Ms Agatha Koh, 63, was not seriously looking for a new man in her life when she went on the dating site match.com a few years ago.
She was curious about the sites a younger colleague frequented and felt it would be “nice to meet someone”. Her husband had died suddenly of a brain haemorrhage about 10 years before, and it had plunged her into years of grief and darkness.
Then, she chanced upon Mr Teng Nee Peng’s profile. The widower went on at length about himself and how he was looking for a loving, sincere and honest woman for a long-term relationship, with a view to marriage.
In contrast, her profile was super short. She said she was independent and had four cats. She did not even use her real name.
Ms Koh, who works part-time in publishing, said: “I admired him for being so forthright. I thought he was so brave to put himself out there and when I saw that he is a biker, I said, ‘Pass’! My first impression is that he has a sense of adventure, so he can’t be a stick-in-the-mud then.”
When Mr Teng received her message, he was on a motorbike trip to Myanmar. They started chatting, and he asked for her photograph.
The 63-year-old, who is a retired project manager in the con- struction industry, said: “When I saw her picture, I thought, ‘She is quite a hot chick’.”
By the time they met online, Mr Teng had been dating for a while. His wife had died five years before, living just 10 months after her diagnosis of end-stage colon cancer.
After she died, grief sucked the life out of him, he said. “It was very difficult. We used to do everything together. After she died, I tendered my resignation as I saw no point in working any more,” he said. “I was walking around like a zombie.”
After the grief had eased, he decided to look for a new partner.
Before he met Ms Koh, he had met three or four women through match.com. One divorcee in her 40s used a shot of a Korean actress as her profile picture; she turned out to be “a bit rotund” and nothing like the actress at all.

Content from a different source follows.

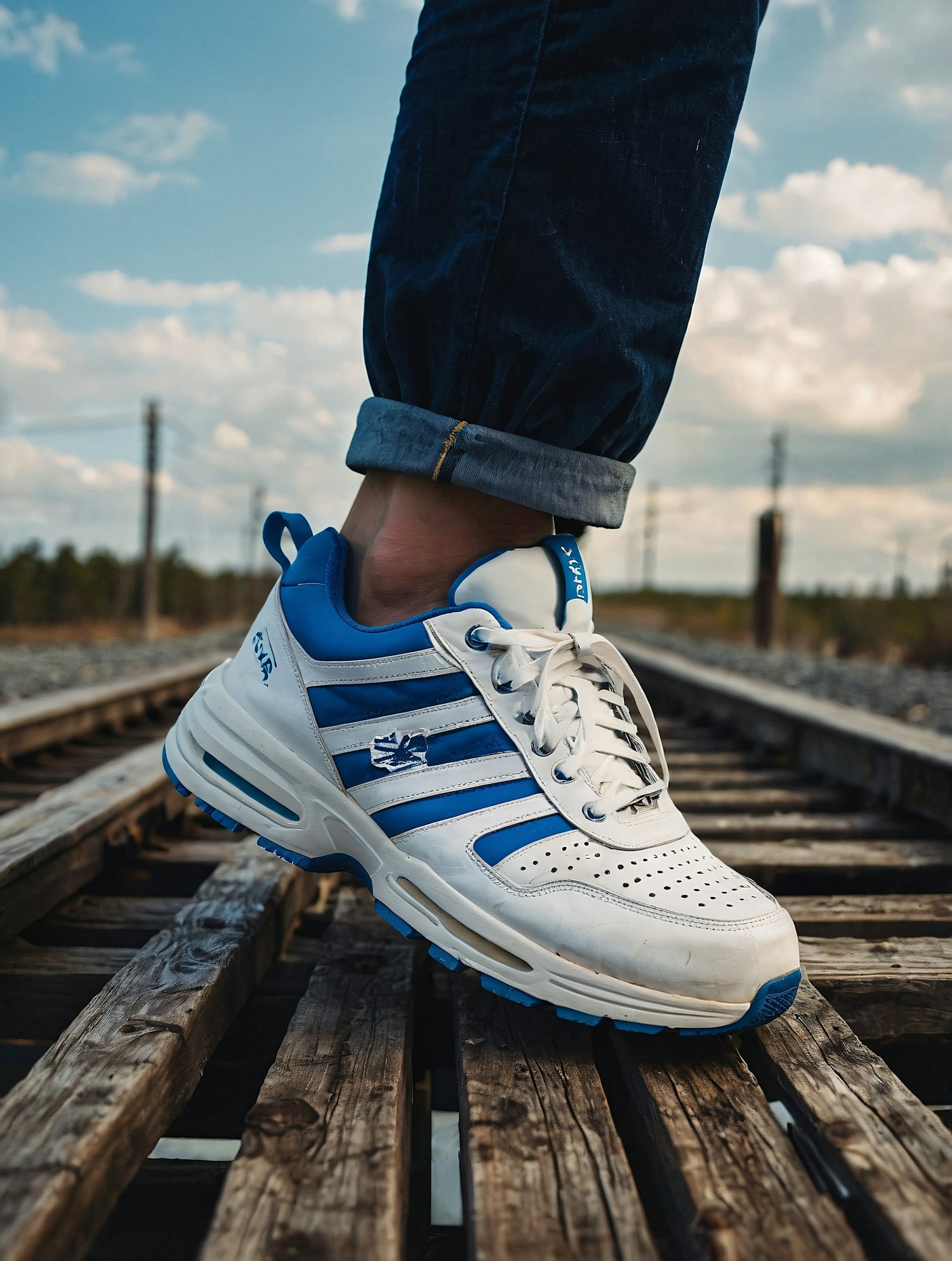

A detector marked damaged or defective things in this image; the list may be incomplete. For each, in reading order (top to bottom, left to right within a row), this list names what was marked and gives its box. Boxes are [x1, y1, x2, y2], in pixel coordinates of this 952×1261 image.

rusty rail track [0, 645, 949, 1255]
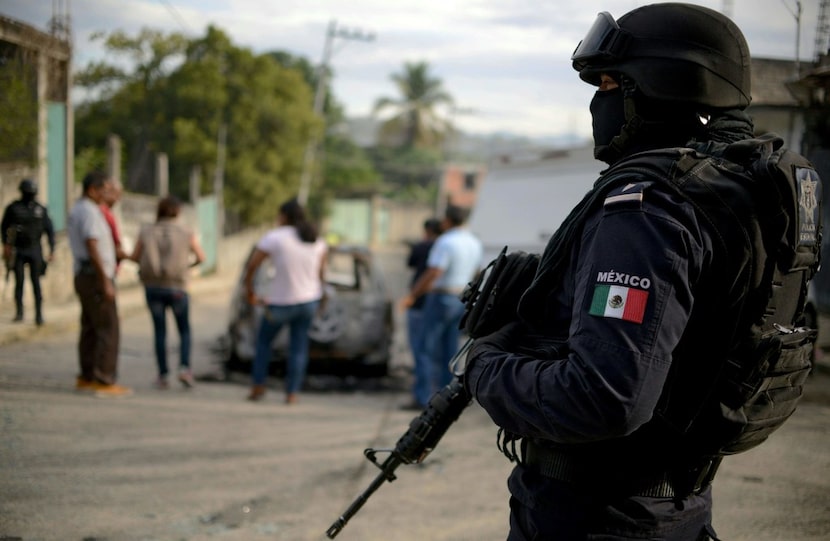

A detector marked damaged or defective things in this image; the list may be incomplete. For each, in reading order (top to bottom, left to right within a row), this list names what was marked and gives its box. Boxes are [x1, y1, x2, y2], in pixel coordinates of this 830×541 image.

None of these meetings got past the first date.
In November 2013, Ms Koh came along and the pair quickly hit it off.
Mr Teng said: “We felt very comfortable with each other. I was struck by the fact that she has a mind of her own, she is cheerful and frank. And she took a chance on me.”
After less than six months of dating, they decided to marry.
“At this age, there is no need to pussyfoot around the topic,” Ms Koh said. “I looked at him and I just knew I could spend the rest of my life with him.”
Ms Koh has no children from her first marriage. Mr Teng’s two adult sons were very encouraging about his new union, he said.
Their family, friends and even Mr Teng’s late wife’s mother were all very happy for them.
In 2015, the pair said I do – at the age of 61.
They had the works, as Ms Koh describes their wedding: A church wedding and garden party for 150 guests.
So far, their marriage has been wonderful, Mr Teng said.
Ms Koh said: “Both of us had happy (first) marriages and we brought that love and happiness into our marriage. We were not looking for replacements (for our former spouses) as we have dealt with our grief first.”